# [The problem]
Reproduce the text on hybrid electric ships word for word, starting at "Hybrid Electric Ships leverage" and continuing up to and including "quiet, efficient operations.".

# [Text passage]
■ ■ ■ ■ ■
Hybrid Electric Ships leverage marine batteries, LNG engines, and clean propulsion to cut emissions in shipping. From ferries to cargo vessels, electrification and sustainability meet IMO regulations, Corvus Energy systems, and dockside fast charging.

 

Key Points

Hybrid electric ships use batteries with diesel or LNG engines to cut fuel and emissions and meet stricter IMO rules.

✅ LNG or diesel gensets recharge marine battery packs.

✅ Cuts CO2, NOx, and particulate emissions in port and at sea.

✅ Complies with IMO standards; enables quiet, efficient operations.

 

The river is running strong and currents are swirling as the 150-metre-long Seaspan Reliant slides gently into place against its steel loading ramp on the shores of B.C.'s silty Fraser River.

The crew hustles to tie up the ship, and then begins offloading dozens of transport trucks that have been brought over from Vancouver Island.

While it looks like many vessels working the B.C. coast, below decks, the ship is very different. The Reliant is a hybrid, partly powered by electricity, and joins BC Ferries' hybrid ships in the region, the seagoing equivalent of a Toyota Prius.

Down below decks, Sean Puchalski walks past a whirring internal combustion motor that can run on either diesel or natural gas. He opens the door to a gleaming white room full of electrical cables and equipment racks along the walls.

"As with many modes of transportation, we're seeing electrification, from electric planes to ferries," said Puchalski, who works with Corvus Energy, a Richmond, B.C. company that builds large battery systems for the marine industry.

In this case, the batteries are recharged by large engines burning natural gas.

"It's definitely the way of the future," said Puchalski.

The 10-year-old company's battery system is now in use on 200 vessels around the world. Business has spiked recently, driven by the need to reduce emissions, and by landmark projects such as battery-electric high-speed ferries taking shape in the U.S.

"When you're building a new vessel, you want it to last for, say, 30 years. You don't want to adopt a technology that's on the margins in terms of obsolescence," said Puchalski. "You want to build it to be future-proof."

 

Dirty ships

For years, the shipping industry has been criticized for being slow to clean up its act. Most ships use heavy fuel oil, a cheap, viscous form of petroleum that produces immense exhaust. According to the European Commission, shipping currently pumps out about 940 million tonnes of CO2 each year, nearly three per cent of the global total.

That share is expected to climb even higher as other sectors reduce emissions.

When it comes to electric ships, Scandinavia is leading the world. Several of the region's car and passenger ferries are completely battery powered — recharged at the dock by relatively clean hydro power, and projects such as Kootenay Lake's electric-ready ferry show similar progress in Canada.
■ ■ ■ ■ ■
# [Data section]

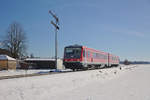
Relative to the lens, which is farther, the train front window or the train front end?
the train front window

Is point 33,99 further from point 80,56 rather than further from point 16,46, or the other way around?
point 16,46

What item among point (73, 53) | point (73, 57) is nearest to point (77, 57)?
point (73, 57)

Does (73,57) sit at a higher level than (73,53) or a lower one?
lower

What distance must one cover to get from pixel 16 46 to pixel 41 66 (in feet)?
30.7

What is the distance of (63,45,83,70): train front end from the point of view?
19.9m

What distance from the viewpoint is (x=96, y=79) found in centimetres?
1474

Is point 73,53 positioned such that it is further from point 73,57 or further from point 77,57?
point 77,57

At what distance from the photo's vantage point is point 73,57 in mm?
20328

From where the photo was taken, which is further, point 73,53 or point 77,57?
point 73,53

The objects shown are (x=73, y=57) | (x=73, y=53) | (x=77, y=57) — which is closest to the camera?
(x=77, y=57)

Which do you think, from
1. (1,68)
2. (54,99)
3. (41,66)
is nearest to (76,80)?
(54,99)

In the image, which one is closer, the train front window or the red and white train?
the red and white train

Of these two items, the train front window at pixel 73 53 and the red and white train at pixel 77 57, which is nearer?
the red and white train at pixel 77 57

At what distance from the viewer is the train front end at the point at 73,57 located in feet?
65.3
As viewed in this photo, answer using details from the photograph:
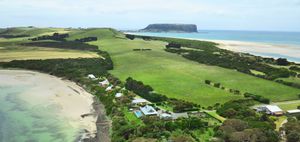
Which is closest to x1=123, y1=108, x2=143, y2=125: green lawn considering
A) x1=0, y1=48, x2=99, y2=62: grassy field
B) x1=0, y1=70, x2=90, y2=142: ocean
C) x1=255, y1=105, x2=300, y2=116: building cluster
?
x1=0, y1=70, x2=90, y2=142: ocean

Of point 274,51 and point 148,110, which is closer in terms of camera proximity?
point 148,110

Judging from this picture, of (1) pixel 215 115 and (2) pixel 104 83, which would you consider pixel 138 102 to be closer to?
(1) pixel 215 115

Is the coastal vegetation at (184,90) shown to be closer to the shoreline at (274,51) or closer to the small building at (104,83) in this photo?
the small building at (104,83)

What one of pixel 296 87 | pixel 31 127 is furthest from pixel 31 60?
pixel 296 87

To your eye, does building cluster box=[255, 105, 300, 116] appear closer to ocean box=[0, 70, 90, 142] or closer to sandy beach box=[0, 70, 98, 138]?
sandy beach box=[0, 70, 98, 138]

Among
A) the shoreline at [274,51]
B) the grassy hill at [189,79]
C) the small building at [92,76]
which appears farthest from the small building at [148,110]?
the shoreline at [274,51]

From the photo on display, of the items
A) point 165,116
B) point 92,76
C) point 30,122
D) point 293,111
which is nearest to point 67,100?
point 30,122

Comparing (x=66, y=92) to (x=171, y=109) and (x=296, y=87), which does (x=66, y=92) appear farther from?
(x=296, y=87)
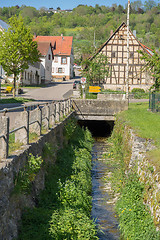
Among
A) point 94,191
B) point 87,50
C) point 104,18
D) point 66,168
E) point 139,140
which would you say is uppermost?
point 104,18

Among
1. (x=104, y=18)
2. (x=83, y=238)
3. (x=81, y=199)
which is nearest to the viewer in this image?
(x=83, y=238)

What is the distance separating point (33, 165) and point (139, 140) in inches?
218

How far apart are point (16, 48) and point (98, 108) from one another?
1474cm

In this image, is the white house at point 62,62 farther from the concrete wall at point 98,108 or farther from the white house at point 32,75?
the concrete wall at point 98,108

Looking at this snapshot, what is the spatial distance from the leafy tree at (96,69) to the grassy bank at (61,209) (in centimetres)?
3566

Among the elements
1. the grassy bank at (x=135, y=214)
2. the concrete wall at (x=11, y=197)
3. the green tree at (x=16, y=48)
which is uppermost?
the green tree at (x=16, y=48)

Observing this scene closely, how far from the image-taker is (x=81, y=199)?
10008 millimetres

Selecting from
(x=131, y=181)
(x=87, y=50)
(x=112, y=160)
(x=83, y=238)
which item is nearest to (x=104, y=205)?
(x=131, y=181)

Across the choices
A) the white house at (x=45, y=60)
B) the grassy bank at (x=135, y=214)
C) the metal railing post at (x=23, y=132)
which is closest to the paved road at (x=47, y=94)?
the white house at (x=45, y=60)

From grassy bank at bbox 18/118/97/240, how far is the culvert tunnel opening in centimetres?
1555

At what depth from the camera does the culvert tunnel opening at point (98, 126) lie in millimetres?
29250

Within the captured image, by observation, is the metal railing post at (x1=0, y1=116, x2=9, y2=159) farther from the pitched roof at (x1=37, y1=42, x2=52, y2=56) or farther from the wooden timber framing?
the pitched roof at (x1=37, y1=42, x2=52, y2=56)

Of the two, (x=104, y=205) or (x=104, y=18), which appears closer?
(x=104, y=205)

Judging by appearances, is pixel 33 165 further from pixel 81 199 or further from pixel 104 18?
pixel 104 18
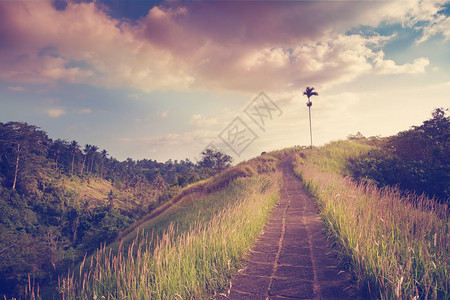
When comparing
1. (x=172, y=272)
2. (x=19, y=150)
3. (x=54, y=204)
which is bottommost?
(x=54, y=204)

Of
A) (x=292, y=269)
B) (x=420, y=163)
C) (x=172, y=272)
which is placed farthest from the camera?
(x=420, y=163)

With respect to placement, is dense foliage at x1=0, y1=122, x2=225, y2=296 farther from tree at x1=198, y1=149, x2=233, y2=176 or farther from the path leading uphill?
the path leading uphill

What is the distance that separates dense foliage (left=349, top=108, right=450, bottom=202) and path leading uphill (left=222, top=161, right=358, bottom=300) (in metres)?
8.14

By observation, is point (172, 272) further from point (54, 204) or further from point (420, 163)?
point (54, 204)

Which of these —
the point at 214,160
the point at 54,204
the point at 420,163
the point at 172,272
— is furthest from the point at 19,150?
the point at 420,163

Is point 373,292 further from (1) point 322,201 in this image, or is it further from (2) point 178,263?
(1) point 322,201

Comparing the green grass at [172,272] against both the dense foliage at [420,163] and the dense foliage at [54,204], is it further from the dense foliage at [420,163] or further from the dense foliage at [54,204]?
the dense foliage at [54,204]

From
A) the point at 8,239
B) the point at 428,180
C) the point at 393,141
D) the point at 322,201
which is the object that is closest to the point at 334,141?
the point at 393,141

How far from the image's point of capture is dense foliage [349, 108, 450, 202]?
11.0 metres

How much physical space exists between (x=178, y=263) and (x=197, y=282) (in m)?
0.34

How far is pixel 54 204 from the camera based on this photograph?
53.8 metres

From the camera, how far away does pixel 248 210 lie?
535 cm

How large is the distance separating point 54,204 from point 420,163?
65.4 metres

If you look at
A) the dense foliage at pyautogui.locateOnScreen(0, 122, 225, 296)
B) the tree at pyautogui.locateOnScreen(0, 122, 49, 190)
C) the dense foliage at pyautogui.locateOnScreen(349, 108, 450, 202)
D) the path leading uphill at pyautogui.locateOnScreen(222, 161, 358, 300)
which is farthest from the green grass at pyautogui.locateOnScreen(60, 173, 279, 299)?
the tree at pyautogui.locateOnScreen(0, 122, 49, 190)
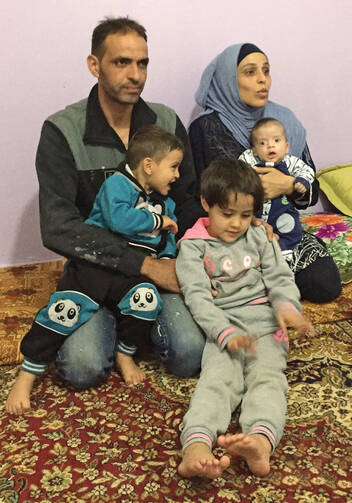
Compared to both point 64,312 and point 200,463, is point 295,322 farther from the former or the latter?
point 64,312

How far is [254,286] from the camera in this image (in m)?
1.88

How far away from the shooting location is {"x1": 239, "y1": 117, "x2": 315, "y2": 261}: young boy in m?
2.27

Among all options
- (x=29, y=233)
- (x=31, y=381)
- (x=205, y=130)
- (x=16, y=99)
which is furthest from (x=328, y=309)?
(x=16, y=99)

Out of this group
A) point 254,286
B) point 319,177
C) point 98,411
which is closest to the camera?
point 98,411

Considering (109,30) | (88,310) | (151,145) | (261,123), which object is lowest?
(88,310)

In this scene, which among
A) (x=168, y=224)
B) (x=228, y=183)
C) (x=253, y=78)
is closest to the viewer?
(x=228, y=183)

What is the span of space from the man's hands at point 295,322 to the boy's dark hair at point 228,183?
0.37 metres

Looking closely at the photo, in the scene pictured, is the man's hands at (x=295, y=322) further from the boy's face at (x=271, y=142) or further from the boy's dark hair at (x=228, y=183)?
the boy's face at (x=271, y=142)

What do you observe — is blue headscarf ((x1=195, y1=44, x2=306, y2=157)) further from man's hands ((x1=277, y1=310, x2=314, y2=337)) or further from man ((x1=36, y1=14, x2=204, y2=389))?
man's hands ((x1=277, y1=310, x2=314, y2=337))

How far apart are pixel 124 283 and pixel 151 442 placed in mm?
548

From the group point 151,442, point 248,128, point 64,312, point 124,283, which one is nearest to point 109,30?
point 248,128

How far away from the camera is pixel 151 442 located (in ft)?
5.26

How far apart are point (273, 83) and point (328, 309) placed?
1309 millimetres

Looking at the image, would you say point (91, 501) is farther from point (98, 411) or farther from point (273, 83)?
point (273, 83)
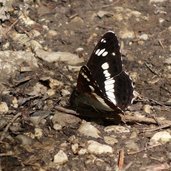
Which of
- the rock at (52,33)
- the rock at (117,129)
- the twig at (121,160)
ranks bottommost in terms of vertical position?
the twig at (121,160)

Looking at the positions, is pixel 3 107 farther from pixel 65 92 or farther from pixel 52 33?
pixel 52 33

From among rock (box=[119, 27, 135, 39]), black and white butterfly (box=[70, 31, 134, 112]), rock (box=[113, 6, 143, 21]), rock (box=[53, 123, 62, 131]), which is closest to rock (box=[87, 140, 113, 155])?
rock (box=[53, 123, 62, 131])

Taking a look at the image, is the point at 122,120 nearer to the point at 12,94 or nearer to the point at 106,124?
the point at 106,124

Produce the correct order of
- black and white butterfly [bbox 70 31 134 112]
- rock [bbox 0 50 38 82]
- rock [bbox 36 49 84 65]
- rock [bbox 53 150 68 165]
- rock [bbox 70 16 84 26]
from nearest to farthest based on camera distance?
1. rock [bbox 53 150 68 165]
2. black and white butterfly [bbox 70 31 134 112]
3. rock [bbox 0 50 38 82]
4. rock [bbox 36 49 84 65]
5. rock [bbox 70 16 84 26]

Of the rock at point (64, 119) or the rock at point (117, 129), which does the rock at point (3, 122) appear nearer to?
the rock at point (64, 119)

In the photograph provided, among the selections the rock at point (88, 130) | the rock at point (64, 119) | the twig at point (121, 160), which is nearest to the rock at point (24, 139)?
the rock at point (64, 119)

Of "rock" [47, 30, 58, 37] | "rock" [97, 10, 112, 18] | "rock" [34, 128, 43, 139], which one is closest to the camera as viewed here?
"rock" [34, 128, 43, 139]

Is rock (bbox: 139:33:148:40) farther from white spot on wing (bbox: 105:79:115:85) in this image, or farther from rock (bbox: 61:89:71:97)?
rock (bbox: 61:89:71:97)
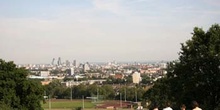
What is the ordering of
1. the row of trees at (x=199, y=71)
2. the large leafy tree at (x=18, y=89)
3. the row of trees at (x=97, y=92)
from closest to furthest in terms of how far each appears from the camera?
the row of trees at (x=199, y=71)
the large leafy tree at (x=18, y=89)
the row of trees at (x=97, y=92)

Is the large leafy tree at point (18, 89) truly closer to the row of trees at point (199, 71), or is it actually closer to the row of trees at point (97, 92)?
the row of trees at point (199, 71)

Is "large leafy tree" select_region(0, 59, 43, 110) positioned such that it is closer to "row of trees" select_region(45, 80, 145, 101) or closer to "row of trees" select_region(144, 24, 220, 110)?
"row of trees" select_region(144, 24, 220, 110)

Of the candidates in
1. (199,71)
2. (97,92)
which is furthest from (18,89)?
(97,92)

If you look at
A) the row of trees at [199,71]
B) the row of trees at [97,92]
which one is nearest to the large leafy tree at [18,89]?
the row of trees at [199,71]

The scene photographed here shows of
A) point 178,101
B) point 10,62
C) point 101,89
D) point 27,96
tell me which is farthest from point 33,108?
point 101,89

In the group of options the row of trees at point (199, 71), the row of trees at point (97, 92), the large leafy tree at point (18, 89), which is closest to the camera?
the row of trees at point (199, 71)

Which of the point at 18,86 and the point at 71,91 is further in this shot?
the point at 71,91

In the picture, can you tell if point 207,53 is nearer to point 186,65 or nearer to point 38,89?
point 186,65
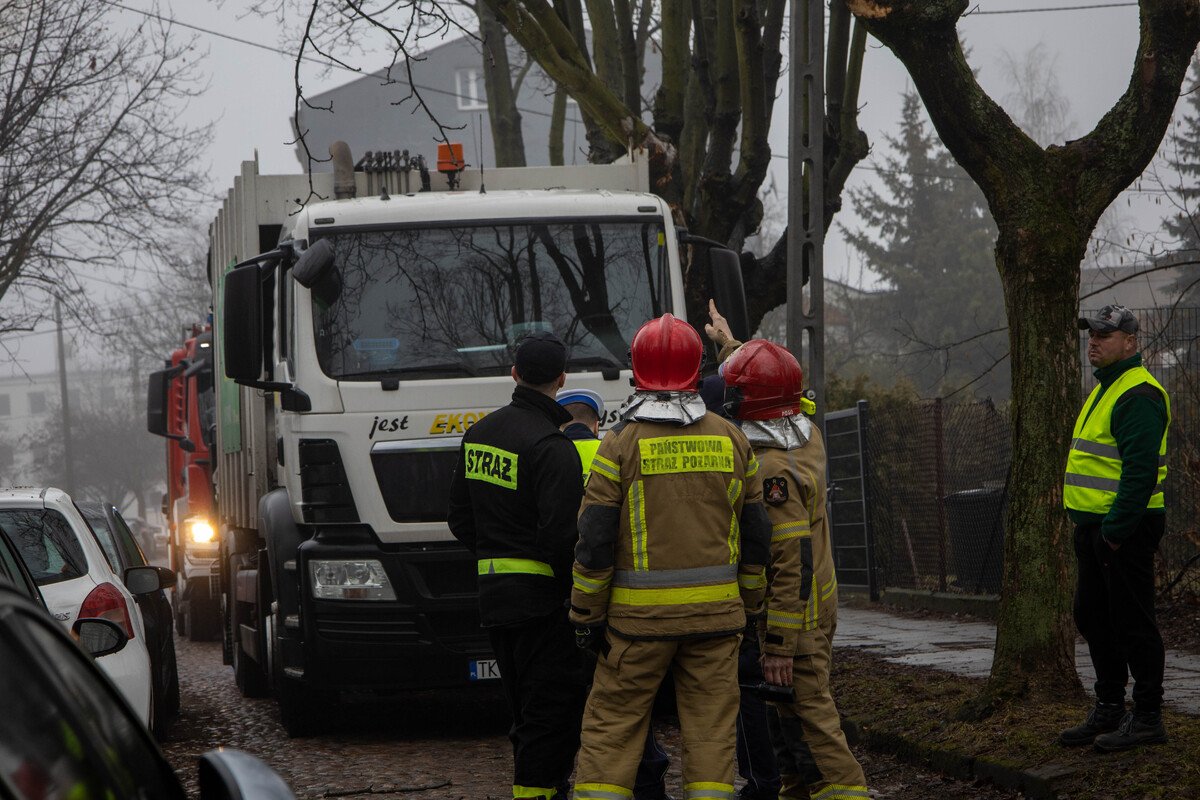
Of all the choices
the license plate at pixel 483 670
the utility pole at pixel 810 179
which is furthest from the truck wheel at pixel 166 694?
the utility pole at pixel 810 179

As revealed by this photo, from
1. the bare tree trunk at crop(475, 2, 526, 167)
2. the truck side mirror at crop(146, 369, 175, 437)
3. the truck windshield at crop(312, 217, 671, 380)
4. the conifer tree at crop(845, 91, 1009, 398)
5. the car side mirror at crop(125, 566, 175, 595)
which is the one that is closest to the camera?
the car side mirror at crop(125, 566, 175, 595)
■ ■ ■ ■ ■
# [Response box]
Hybrid Electric Ships leverage marine batteries, LNG engines, and clean propulsion to cut emissions in shipping. From ferries to cargo vessels, electrification and sustainability meet IMO regulations, Corvus Energy systems, and dockside fast charging.

 

Key Points

Hybrid electric ships use batteries with diesel or LNG engines to cut fuel and emissions and meet stricter IMO rules.

✅ LNG or diesel gensets recharge marine battery packs.

✅ Cuts CO2, NOx, and particulate emissions in port and at sea.

✅ Complies with IMO standards; enables quiet, efficient operations.